Federal officials are looking at 2019 as the year of the hybrid cloud, as agencies shift from the Cloud First policy of moving pell-mell into as-a-service models to the Cloud Smart policy, which focuses more on making cloud work with legacy systems and serving agency missions.
“There’s going to be more hybrid cloud solutions out there. Given, done,” Maria Roat, CIO at the Small Business Administration, said at a recent innovation summit in Washington, D.C.
Of course, hybrids by definition are a combination of two (or sometimes more) things, and half of the hybrid cloud equation is made up of private clouds, which are becoming more popular in Federal, state, and local government agencies. A Gartner report projects that while cloud adoption overall is going strong in the government, with spending on public clouds expected to grow at a 17.1 percent rate through 2021, agencies will adopt private clouds at twice the rate of public clouds during that time. But in order to make their hybrid solutions work, agencies may have to get their private clouds up to speed.
Private clouds lack some of the advantages of public clouds. They don’t have all of the functionality and scalability an agency can get from commercial providers, particularly those with the wherewithal of major players like Microsoft (Windows Azure), Amazon Web Services (Elastic Compute Cloud), IBM (Blue Cloud), or others. And they’re typically more expensive since they require maintaining a data center, rather than farming out the hardware, power costs, and upgrades to someone else.
But they also have advantages for agencies, starting with data sovereignty. Commercial cloud providers are making significant strides in ensuring security–the AWS Secret Region, designed for use by the Intelligence Community and other agencies with Secret-level access, is the clearest example–but many agencies still prefer to keep their sensitive data in-house.

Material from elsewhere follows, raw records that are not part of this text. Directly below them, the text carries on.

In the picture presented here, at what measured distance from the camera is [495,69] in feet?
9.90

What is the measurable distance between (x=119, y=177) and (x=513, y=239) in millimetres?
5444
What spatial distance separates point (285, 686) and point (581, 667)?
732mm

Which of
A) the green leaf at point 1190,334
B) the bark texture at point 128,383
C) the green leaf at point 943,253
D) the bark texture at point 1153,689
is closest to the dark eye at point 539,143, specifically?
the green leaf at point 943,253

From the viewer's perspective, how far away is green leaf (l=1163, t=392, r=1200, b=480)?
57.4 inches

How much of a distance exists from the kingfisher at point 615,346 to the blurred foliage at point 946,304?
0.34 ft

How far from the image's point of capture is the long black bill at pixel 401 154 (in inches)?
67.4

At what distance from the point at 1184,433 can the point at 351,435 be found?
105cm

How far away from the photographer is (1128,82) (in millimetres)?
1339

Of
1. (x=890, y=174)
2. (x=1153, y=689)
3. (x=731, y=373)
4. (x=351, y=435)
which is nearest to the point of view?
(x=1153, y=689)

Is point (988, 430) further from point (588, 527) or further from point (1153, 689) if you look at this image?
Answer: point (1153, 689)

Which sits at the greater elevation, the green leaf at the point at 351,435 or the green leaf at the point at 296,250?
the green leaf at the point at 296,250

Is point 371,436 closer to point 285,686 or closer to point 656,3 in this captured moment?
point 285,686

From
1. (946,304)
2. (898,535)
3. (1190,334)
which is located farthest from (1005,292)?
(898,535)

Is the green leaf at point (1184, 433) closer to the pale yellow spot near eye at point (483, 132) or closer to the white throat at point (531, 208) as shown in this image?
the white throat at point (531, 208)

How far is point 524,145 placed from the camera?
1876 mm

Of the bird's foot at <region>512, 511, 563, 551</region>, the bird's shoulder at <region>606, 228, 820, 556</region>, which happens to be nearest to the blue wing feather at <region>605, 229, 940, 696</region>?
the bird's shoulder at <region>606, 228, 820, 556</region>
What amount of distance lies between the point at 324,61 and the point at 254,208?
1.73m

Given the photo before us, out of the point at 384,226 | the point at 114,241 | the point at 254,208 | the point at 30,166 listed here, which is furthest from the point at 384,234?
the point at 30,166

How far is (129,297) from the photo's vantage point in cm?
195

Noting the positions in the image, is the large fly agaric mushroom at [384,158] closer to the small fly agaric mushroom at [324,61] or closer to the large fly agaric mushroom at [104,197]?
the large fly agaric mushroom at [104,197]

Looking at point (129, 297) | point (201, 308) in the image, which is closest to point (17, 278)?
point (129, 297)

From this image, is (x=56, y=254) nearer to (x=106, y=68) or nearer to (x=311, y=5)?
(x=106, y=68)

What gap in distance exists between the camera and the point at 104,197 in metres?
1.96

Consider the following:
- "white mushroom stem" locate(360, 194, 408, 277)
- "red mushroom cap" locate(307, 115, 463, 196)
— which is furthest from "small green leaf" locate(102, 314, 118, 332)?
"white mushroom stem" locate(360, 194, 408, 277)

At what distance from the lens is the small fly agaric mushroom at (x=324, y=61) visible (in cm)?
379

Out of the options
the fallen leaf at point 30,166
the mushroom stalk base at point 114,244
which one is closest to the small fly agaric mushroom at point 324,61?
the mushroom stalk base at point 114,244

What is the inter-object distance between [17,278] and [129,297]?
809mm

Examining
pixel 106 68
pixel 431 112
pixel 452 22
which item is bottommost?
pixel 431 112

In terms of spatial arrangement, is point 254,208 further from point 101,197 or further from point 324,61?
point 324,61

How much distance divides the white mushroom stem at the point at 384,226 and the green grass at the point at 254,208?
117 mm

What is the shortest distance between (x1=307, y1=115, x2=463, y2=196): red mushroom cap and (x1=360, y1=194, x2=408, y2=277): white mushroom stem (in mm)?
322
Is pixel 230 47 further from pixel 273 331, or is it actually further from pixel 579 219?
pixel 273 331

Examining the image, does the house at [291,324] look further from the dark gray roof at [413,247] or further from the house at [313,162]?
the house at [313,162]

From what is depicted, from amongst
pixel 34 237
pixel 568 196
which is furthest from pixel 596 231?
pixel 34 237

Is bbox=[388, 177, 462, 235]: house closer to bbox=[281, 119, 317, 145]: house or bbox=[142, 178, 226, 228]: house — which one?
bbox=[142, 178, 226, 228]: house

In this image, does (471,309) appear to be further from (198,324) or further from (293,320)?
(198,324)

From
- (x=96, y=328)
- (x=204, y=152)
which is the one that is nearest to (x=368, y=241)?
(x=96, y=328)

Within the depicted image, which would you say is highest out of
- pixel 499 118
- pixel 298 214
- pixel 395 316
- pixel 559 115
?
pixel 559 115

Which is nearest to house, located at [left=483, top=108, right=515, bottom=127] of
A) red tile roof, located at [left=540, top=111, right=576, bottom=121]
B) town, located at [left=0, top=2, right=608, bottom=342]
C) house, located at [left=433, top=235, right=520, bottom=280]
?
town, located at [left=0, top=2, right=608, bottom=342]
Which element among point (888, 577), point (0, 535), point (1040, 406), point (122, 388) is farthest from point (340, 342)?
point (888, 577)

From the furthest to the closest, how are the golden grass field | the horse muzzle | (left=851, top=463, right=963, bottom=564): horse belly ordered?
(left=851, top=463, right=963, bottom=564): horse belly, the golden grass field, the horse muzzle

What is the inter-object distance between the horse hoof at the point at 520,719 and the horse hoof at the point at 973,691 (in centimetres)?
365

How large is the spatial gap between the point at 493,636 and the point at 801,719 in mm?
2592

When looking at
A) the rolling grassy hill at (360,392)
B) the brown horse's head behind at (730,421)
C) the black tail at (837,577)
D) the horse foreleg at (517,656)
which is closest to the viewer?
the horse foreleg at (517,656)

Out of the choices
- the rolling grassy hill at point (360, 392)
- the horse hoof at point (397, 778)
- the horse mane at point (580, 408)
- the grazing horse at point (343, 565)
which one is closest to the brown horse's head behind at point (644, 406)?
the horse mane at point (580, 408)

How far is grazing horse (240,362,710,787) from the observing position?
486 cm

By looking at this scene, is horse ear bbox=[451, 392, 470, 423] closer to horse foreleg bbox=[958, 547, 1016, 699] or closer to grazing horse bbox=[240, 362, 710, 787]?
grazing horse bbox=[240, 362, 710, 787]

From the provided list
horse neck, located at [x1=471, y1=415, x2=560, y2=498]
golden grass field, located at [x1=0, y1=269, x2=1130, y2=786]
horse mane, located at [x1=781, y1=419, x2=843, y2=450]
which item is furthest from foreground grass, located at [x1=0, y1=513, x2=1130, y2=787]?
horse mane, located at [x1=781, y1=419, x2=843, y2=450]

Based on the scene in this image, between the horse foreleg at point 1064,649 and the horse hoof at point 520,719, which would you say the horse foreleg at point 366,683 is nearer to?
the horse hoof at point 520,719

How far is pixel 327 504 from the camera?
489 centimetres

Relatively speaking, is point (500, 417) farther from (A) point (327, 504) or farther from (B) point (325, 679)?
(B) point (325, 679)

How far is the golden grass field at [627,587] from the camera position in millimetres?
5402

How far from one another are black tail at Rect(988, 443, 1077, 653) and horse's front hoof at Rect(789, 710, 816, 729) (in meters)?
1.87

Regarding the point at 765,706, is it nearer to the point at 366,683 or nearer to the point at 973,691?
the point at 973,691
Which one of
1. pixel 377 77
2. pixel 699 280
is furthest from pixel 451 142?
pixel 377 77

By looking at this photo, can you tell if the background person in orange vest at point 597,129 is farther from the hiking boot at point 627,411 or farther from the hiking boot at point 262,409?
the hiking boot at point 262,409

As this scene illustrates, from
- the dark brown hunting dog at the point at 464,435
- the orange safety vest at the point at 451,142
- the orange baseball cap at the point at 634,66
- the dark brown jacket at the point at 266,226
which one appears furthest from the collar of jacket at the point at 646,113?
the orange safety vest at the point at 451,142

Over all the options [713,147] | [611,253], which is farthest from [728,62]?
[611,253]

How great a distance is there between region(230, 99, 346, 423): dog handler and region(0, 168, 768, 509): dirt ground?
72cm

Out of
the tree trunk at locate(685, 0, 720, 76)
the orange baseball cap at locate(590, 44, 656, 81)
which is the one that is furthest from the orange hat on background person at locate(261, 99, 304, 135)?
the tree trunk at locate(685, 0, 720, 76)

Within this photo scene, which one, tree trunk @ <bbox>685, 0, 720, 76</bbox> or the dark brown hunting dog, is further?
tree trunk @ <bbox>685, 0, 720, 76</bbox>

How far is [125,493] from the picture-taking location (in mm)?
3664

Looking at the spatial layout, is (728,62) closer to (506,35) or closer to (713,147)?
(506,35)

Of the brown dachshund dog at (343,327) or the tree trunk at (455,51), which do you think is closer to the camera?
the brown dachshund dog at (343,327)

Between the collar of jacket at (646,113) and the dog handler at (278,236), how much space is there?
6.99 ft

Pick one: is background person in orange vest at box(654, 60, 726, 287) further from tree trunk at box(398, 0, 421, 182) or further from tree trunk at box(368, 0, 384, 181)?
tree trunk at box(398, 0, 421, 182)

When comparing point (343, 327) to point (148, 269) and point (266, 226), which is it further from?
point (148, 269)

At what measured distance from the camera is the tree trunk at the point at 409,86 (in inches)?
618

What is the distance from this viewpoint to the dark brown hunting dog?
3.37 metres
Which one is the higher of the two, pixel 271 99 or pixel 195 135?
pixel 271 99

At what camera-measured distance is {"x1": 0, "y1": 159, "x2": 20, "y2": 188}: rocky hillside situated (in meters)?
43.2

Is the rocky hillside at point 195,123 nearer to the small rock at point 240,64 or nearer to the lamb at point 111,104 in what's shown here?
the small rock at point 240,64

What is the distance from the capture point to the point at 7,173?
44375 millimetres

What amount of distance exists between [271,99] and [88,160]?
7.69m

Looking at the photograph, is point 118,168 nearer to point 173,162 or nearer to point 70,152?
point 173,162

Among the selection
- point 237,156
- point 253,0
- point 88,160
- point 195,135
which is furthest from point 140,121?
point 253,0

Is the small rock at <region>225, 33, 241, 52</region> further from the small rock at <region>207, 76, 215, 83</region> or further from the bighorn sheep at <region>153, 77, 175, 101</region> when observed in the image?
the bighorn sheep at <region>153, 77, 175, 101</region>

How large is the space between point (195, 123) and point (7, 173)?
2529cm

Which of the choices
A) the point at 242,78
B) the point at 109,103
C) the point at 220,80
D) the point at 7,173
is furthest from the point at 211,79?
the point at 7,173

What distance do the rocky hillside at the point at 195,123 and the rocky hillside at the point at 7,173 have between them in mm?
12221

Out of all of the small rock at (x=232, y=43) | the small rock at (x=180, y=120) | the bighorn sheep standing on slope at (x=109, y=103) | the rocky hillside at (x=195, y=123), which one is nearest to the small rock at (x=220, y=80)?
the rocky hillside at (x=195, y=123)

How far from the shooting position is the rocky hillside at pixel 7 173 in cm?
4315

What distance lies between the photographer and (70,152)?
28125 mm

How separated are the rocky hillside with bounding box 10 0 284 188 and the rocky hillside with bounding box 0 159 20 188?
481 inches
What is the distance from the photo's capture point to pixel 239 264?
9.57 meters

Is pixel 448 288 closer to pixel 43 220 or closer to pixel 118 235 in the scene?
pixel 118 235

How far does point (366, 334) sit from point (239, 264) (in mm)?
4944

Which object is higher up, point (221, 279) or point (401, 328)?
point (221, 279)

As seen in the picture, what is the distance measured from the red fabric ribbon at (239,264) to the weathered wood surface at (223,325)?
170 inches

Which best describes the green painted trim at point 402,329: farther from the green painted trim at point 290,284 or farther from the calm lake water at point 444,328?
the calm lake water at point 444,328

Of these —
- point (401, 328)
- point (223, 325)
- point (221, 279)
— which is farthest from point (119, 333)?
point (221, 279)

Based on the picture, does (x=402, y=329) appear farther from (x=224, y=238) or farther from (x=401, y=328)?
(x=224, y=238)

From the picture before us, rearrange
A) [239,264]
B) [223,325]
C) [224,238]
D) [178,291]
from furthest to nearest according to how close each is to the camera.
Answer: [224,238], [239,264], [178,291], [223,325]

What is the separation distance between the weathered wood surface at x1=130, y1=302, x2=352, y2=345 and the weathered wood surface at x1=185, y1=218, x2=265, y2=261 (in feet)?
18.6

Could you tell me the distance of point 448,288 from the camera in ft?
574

A private cloud also can afford the flexibility of using its cloud environment to address specific needs, and gives an agency the opportunity to sell its services to other agencies, allowing them to keep sensitive data under a government roof while defraying some of the costs for the host agency. The Department of the Interior’s Interior Business Center is one example, offering financial, acquisition, and human resources services to other Federal agencies. The Defense Information Systems Agency’s (DISA) milCloud 2.0 is a another kind of hybrid–a private cloud with a third-party provider, operated by CSRA but located within DISA’s security perimeter, and with DISA retaining ownership and control of the data.
Those factors, along with the fact that some legacy applications don’t really work with a cloud environment, are generating interest in hybrid clouds, as well as the private clouds that make a hybrid possible. “Government private cloud is the new legacy,” research director Neville Cannon said in a blog announcing Gartner’s report. However, agencies may need to shore up their private clouds in order to make them work efficiently in a hybrid solution.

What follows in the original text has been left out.